Author:Melissa M Foley
Source:Auckland Council Research and Evaluation Unit, RIMU
Auckland Council (and Auckland Regional Council prior to 2010) has been reporting overall water quality scores since 2007 using the water quality index (WQI) developed by the Canadian Council of Ministers of the Environment. Prior to the use of this index, water quality was reported using individual parameters. As individual parameters can show different trends (some increasing, some decreasing), it can be difficult to interpret what the overall state of water quality is.

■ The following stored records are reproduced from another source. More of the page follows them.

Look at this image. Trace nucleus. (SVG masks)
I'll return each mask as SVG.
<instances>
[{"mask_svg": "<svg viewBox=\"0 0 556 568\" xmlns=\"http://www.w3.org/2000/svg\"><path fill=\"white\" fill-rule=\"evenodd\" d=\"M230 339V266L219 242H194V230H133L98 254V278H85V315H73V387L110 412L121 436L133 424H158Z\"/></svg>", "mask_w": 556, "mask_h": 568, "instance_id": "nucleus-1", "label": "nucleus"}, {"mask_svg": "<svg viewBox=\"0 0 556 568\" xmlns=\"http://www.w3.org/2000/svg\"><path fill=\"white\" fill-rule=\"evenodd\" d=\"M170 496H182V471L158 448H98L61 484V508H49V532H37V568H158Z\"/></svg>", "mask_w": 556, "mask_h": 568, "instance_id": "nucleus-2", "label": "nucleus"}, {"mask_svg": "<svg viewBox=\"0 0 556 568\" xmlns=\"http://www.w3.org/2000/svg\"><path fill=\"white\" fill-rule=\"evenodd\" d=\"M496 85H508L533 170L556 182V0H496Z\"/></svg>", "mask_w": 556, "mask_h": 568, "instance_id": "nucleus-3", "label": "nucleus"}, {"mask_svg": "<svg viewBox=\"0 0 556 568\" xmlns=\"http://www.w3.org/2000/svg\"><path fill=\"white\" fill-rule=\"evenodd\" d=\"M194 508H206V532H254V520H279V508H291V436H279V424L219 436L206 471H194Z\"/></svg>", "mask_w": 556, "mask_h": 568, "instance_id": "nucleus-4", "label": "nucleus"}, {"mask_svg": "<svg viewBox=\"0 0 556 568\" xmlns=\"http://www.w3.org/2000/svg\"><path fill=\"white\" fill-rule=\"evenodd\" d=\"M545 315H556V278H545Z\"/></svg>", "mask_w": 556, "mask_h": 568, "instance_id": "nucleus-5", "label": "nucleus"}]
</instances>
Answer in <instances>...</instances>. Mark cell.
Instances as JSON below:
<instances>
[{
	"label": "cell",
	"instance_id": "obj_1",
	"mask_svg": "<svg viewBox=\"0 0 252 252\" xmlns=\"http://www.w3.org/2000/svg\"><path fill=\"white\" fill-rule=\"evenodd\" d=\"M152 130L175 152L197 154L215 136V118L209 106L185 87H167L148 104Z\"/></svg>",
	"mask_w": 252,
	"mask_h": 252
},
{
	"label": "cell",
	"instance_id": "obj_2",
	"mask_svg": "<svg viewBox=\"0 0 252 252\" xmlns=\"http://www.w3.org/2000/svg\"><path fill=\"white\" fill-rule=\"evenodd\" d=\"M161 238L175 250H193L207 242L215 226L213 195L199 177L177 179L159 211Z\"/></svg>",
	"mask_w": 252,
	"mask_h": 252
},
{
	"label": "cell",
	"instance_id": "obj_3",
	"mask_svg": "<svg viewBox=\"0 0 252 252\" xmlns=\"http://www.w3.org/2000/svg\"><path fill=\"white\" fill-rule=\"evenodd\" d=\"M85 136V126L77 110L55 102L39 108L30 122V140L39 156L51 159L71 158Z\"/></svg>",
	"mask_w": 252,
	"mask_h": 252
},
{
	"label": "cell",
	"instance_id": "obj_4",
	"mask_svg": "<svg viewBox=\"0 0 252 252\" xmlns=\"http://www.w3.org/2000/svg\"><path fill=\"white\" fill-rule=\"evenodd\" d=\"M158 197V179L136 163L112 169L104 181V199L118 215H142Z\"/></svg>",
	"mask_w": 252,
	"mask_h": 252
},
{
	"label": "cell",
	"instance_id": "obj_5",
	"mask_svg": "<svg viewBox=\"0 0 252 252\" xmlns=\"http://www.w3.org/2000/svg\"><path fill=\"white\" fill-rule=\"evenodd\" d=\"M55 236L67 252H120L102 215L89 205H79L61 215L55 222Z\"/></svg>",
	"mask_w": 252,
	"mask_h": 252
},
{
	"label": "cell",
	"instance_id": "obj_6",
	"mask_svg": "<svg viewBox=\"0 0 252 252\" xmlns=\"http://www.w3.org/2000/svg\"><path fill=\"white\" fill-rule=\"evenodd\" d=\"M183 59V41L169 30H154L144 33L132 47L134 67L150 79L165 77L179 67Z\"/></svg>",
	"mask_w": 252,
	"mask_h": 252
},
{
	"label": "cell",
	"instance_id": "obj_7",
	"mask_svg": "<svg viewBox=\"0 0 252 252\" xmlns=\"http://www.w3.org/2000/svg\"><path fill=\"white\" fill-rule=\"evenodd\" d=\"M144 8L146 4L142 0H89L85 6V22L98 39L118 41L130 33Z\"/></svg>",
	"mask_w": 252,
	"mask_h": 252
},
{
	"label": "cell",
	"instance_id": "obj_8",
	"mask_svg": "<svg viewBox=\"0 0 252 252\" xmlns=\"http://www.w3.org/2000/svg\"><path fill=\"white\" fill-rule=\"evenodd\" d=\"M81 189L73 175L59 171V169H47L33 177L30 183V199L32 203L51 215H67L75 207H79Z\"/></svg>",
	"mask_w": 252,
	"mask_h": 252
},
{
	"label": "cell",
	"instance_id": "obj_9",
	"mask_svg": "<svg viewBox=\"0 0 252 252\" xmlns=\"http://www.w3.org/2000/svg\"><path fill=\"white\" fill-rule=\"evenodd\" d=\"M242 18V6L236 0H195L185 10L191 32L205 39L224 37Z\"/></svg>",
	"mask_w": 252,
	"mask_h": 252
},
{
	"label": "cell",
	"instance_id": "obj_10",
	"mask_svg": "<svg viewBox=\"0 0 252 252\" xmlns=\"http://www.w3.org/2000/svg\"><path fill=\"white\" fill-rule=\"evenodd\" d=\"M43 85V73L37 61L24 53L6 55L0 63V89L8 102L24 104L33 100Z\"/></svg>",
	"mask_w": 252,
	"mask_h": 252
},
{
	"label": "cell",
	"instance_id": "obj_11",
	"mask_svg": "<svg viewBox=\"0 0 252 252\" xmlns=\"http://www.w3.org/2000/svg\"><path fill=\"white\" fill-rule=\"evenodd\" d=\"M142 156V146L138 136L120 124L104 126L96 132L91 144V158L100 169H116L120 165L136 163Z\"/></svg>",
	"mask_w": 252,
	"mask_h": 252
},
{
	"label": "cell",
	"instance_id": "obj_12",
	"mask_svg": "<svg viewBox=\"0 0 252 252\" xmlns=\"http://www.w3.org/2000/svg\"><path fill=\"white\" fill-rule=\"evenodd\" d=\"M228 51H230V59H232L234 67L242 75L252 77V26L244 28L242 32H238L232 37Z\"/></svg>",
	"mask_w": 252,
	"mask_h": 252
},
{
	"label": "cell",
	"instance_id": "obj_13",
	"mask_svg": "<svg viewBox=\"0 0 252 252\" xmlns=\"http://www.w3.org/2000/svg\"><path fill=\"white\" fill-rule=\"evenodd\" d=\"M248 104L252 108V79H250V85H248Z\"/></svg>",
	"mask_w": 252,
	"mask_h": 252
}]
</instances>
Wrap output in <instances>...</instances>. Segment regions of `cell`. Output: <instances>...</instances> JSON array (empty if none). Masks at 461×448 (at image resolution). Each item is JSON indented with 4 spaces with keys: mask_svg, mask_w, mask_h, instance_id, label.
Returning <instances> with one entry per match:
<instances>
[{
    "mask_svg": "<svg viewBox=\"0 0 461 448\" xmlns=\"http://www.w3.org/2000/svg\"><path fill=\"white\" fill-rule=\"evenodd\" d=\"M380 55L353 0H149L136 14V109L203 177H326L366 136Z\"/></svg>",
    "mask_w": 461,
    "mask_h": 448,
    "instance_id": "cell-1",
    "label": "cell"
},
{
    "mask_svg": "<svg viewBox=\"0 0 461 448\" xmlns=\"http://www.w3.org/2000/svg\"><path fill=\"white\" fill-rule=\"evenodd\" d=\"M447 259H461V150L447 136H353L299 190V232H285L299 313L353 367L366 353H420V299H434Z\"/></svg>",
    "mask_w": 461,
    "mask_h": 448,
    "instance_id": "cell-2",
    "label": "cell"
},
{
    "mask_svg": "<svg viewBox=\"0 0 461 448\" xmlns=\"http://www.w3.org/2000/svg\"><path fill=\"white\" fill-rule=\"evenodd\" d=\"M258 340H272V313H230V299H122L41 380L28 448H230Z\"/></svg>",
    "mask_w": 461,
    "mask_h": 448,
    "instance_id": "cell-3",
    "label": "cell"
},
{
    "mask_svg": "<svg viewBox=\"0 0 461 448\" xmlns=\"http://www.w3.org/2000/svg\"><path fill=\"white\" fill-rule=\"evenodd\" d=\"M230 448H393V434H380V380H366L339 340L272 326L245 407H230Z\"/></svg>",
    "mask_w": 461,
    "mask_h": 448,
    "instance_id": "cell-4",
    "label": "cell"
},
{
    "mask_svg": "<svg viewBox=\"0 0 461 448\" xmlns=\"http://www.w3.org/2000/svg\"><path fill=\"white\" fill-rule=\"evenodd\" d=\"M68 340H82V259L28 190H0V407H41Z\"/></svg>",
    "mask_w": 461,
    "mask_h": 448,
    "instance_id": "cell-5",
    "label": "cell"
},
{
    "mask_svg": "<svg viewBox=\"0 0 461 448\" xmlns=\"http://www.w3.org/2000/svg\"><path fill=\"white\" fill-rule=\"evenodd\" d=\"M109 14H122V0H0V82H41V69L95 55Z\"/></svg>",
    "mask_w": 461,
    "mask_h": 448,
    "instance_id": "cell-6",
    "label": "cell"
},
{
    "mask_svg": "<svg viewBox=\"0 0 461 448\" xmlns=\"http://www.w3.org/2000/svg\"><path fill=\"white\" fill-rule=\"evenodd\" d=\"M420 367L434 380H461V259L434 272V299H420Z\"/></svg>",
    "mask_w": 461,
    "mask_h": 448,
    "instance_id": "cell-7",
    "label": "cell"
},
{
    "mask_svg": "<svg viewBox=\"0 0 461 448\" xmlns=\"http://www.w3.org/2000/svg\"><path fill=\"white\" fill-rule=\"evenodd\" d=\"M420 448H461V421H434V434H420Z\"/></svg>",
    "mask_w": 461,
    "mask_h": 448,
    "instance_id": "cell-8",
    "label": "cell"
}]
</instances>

The WQI index helps to simplify communications around water quality by providing a single score for overall water quality that takes into account fluctuations in individual parameters. It also provides one simple metric for communication of water quality state and changes to a wide audience. Methods for calculating the WQI have evolved over time. Standardising how the WQI score is calculated is important for assessing water quality against static guidelines, as well as for analysing water quality trends in the Auckland region.
This report documents how methods for calculating the WQI have changed over time, proposes new methods for future calculations, and compares the outcomes of both methods. Using the new method does produce some different state results to those reported previously, particularly for open coast sites. However, the overall patterns in water quality generally remain the same. Scores at sites that were in poor condition using the previous methods stayed in the poor category with the new method although scores declined slightly due to more stringent objectives. Sites that were in good to fair condition had broadly similar scores for the two methods between 2014 and 2017.
Using the new method to calculate water quality back to 2007, water quality scores increased across most sites, consistent with the state and trends analysis on individual parameters for this same period of time (Foley et al. 2018).